» GIVEN TEXT

Great information thank you. I have decided on a robo legacy account for my kids and Gkids within the next few months. Has anyone done a return comparison between the ETFs of Wealthsimple and Nest Wealth over the last couple of years? Any other information on these would be welcome besides just their costs.
Cheers
Doc
Hi MIchael, yes we have a number of Vanguard options in Canada. For US exposure, VTI (in USD) is popular and super cheap.
Curious – most of the American FIRE sites mention Vanguard S&P 500 … do you have the Vanguard option in Canada? … and what would be the cost numbers if so? Michael CPO
Great read. It’s amazing the advancements we are making. I remember when discount brokers like Questrade were new kids on the block and I didn’t think it could get any better with those commission prices. Now we have ETFs saving people from over priced MERs and Robo Advisors making the decisions for you with a simple questionare. What a great time to be alive!
Wow good post aNd thanks for the heads up of what etfs you recommend. Personally I like doing it myself but see the potential of the robo advisors.
Wow those MERs are quite high in your DCPP! Did anyone ever ask the company to change the fund offerings?

» WORK INSTRUCTION 1
Retype the passage from the robo-advisor comments, starting at "Great information thank" up to and including "just their costs.".
» WORK INSTRUCTION 2
Write what comes next in the reader comments about robo advisors and ETFs, picking up after their final line.

» MATERIAL PROVIDED
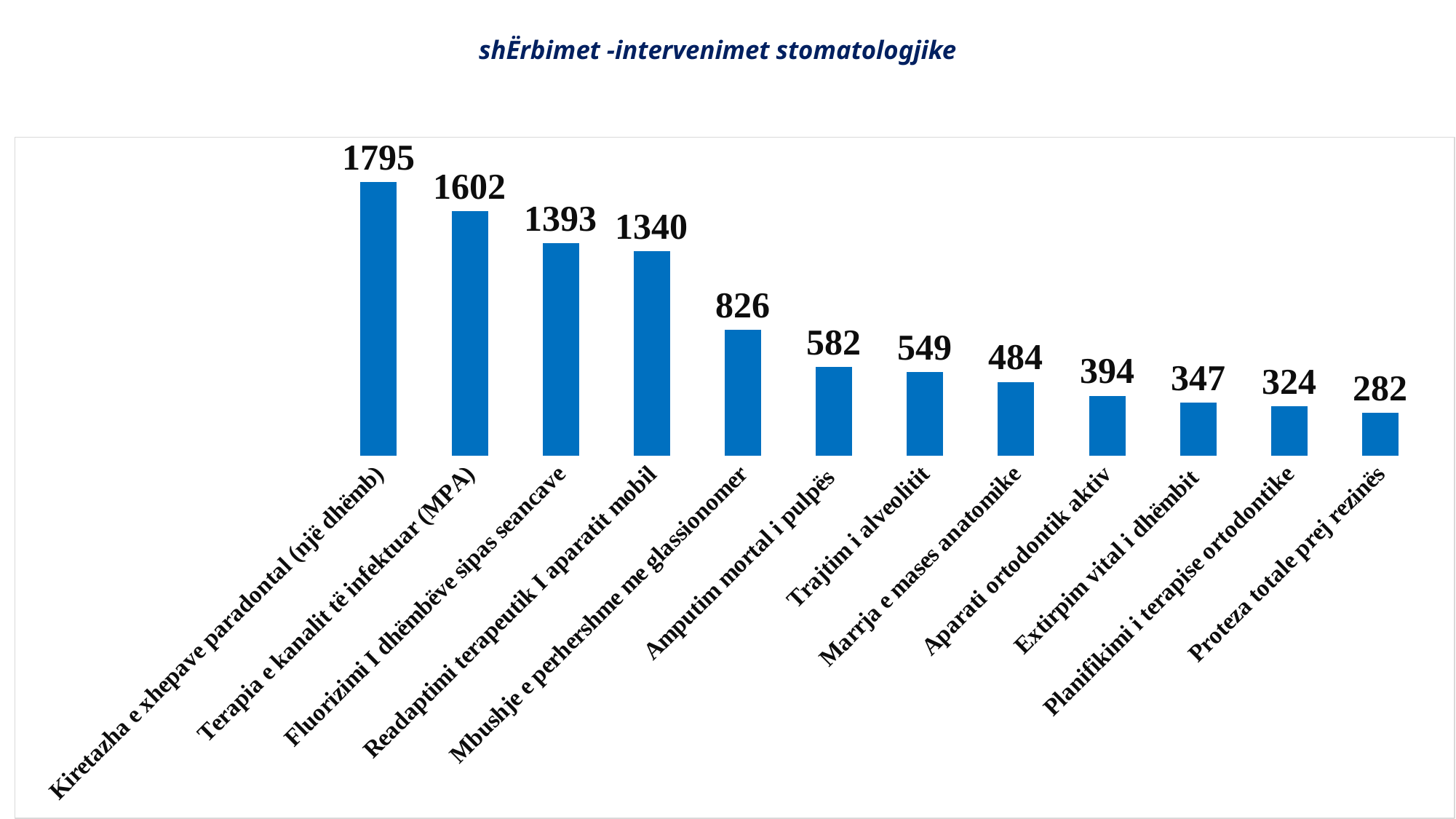
Which is larger, the value for Readaptimi terapeutik I aparatit mobil or the value for Marrja e mases anatomike? Readaptimi terapeutik I aparatit mobil What is the value for Kiretazha e xhepave paradontal (një dhëmb)? 1795 What kind of chart is shown on the slide? bar chart Which category has the highest value? Kiretazha e xhepave paradontal (një dhëmb) What is the value for Mbushje e perhershme me glassionomer? 826 What is the value for Aparati ortodontik aktiv? 394 What is the title of the chart? shËrbimet -intervenimet stomatologjike What is the difference between the values for Amputim mortal i pulpës and Trajtim i alveolitit? 33 How many categories are shown in the chart? 12 Do the values rise or fall from left to right along the x axis? fall Which category has the lowest value? Proteza totale prej rezinës What is the difference between the values for Terapia e kanalit të infektuar (MPA) and Fluorizimi I dhëmbëve sipas seancave? 209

» TASK ANSWER 1
Great information thank you. I have decided on a robo legacy account for my kids and Gkids within the next few months. Has anyone done a return comparison between the ETFs of Wealthsimple and Nest Wealth over the last couple of years? Any other information on these would be welcome besides just their costs.

» TASK ANSWER 2
I did ask my company. No way! They don’t even understand why I’m asking. They don’t have an incentive either I believe. Most employees don’t understand any of this either and so the only way to free my money would be to quit so I can just move the money to my broker.
My company plan has some of those same mutual funds but the MERs are substantially higher. The Canadian index fund in my plan has an MER of 1.3% and the rest are even worse. Manulife is taking unfair advantage of me.
Could you please explain a little bit about how to erebalancing td e series account? Thank you! I really appreciate if you can provide an explam with calculations
For specific calculations for your particular situation, Moneysense created a nifty spreadsheet that will help you with rebalancing your portfolio.